*Records provided*
--------------------

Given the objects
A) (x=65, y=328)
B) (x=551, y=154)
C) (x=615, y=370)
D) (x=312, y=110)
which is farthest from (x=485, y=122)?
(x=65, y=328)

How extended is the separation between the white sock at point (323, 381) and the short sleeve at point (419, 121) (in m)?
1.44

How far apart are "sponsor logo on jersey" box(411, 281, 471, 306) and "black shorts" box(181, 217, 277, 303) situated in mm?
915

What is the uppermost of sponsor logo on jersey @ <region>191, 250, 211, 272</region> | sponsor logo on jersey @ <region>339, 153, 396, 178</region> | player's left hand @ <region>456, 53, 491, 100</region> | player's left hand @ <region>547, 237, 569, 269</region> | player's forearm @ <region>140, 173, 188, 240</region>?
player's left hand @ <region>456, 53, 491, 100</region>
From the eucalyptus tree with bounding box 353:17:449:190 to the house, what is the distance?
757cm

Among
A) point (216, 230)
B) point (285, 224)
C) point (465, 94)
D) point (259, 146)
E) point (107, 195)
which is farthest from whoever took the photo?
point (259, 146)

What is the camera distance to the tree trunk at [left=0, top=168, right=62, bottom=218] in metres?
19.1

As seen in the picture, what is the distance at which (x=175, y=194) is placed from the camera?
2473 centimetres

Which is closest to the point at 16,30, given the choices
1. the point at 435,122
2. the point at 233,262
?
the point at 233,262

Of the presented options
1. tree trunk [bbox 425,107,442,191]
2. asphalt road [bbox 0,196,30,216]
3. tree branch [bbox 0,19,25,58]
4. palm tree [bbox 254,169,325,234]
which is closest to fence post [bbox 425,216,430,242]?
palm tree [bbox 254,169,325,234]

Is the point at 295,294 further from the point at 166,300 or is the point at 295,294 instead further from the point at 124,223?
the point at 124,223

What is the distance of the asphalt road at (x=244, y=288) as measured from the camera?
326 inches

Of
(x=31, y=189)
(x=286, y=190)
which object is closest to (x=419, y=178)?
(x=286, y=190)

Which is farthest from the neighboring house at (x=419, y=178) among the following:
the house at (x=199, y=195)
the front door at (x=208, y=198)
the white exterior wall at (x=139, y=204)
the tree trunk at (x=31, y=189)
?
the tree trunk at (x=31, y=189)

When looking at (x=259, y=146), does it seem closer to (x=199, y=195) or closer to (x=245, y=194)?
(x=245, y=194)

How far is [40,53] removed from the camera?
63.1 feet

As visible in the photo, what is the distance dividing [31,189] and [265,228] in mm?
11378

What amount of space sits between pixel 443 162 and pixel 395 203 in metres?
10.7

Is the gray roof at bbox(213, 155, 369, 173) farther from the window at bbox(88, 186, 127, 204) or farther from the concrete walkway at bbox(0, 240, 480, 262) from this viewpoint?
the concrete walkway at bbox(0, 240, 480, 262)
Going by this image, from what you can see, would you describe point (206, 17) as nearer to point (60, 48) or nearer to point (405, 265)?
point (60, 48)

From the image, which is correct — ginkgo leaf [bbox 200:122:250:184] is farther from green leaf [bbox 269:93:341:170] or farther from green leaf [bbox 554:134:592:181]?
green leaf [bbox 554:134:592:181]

--------------------

*Challenge*
Reproduce every one of the records above verbatim, with each line in its original order.

*Output for this exercise*
Given the objects
A) (x=65, y=328)
B) (x=551, y=154)
C) (x=615, y=370)
D) (x=312, y=110)
which is farthest from (x=485, y=122)?
(x=65, y=328)

How extended is the separation between the white sock at point (323, 381) and the short sleeve at point (419, 121) (in m)?
1.44

How far apart are "sponsor logo on jersey" box(411, 281, 471, 306) and "black shorts" box(181, 217, 277, 303) situated in mm?
915

What is the uppermost of sponsor logo on jersey @ <region>191, 250, 211, 272</region> | sponsor logo on jersey @ <region>339, 153, 396, 178</region> | player's left hand @ <region>456, 53, 491, 100</region> | player's left hand @ <region>547, 237, 569, 269</region> | player's forearm @ <region>140, 173, 188, 240</region>?
player's left hand @ <region>456, 53, 491, 100</region>
From the eucalyptus tree with bounding box 353:17:449:190 to the house, what is the distance?
757cm

Among
A) point (216, 230)
B) point (285, 224)
C) point (465, 94)
D) point (259, 146)
E) point (107, 195)
which is farthest from whoever took the photo?
point (259, 146)

What is the camera distance to the tree trunk at [left=0, top=168, right=62, bottom=218] in metres?
19.1

As seen in the picture, what is the distance at which (x=175, y=194) is placed from the camera?
2473 centimetres

Which is closest to the point at 16,30, given the choices
1. the point at 435,122
2. the point at 233,262
?
the point at 233,262

Of the presented options
1. tree trunk [bbox 425,107,442,191]
2. asphalt road [bbox 0,196,30,216]
3. tree branch [bbox 0,19,25,58]
4. palm tree [bbox 254,169,325,234]
which is closest to fence post [bbox 425,216,430,242]?
palm tree [bbox 254,169,325,234]

Is the point at 295,294 further from the point at 166,300 or is the point at 295,294 instead further from the point at 124,223?
the point at 124,223

What is the distance of the asphalt road at (x=244, y=288) as measured from the camera?
326 inches

Of
(x=31, y=189)
(x=286, y=190)
which object is closest to (x=419, y=178)?
(x=286, y=190)

Which is farthest from the neighboring house at (x=419, y=178) among the following:
the house at (x=199, y=195)
the front door at (x=208, y=198)
the white exterior wall at (x=139, y=204)
the tree trunk at (x=31, y=189)
?
the tree trunk at (x=31, y=189)

When looking at (x=259, y=146), does it seem closer to (x=199, y=195) or closer to (x=245, y=194)?
(x=245, y=194)

How far is [40,53] removed from the camera?
63.1 feet

As visible in the photo, what is the distance dividing [31,189] and [265,228] in mm?
11378

What amount of space sits between pixel 443 162 and pixel 395 203 in metres?
10.7

Is the gray roof at bbox(213, 155, 369, 173) farther from the window at bbox(88, 186, 127, 204) or farther from the concrete walkway at bbox(0, 240, 480, 262) from this viewpoint?
the concrete walkway at bbox(0, 240, 480, 262)
Going by this image, from what you can see, would you describe point (206, 17) as nearer to point (60, 48) or nearer to point (405, 265)?
point (60, 48)

From the image, which is correct — ginkgo leaf [bbox 200:122:250:184] is farther from green leaf [bbox 269:93:341:170] or farther from green leaf [bbox 554:134:592:181]?
green leaf [bbox 554:134:592:181]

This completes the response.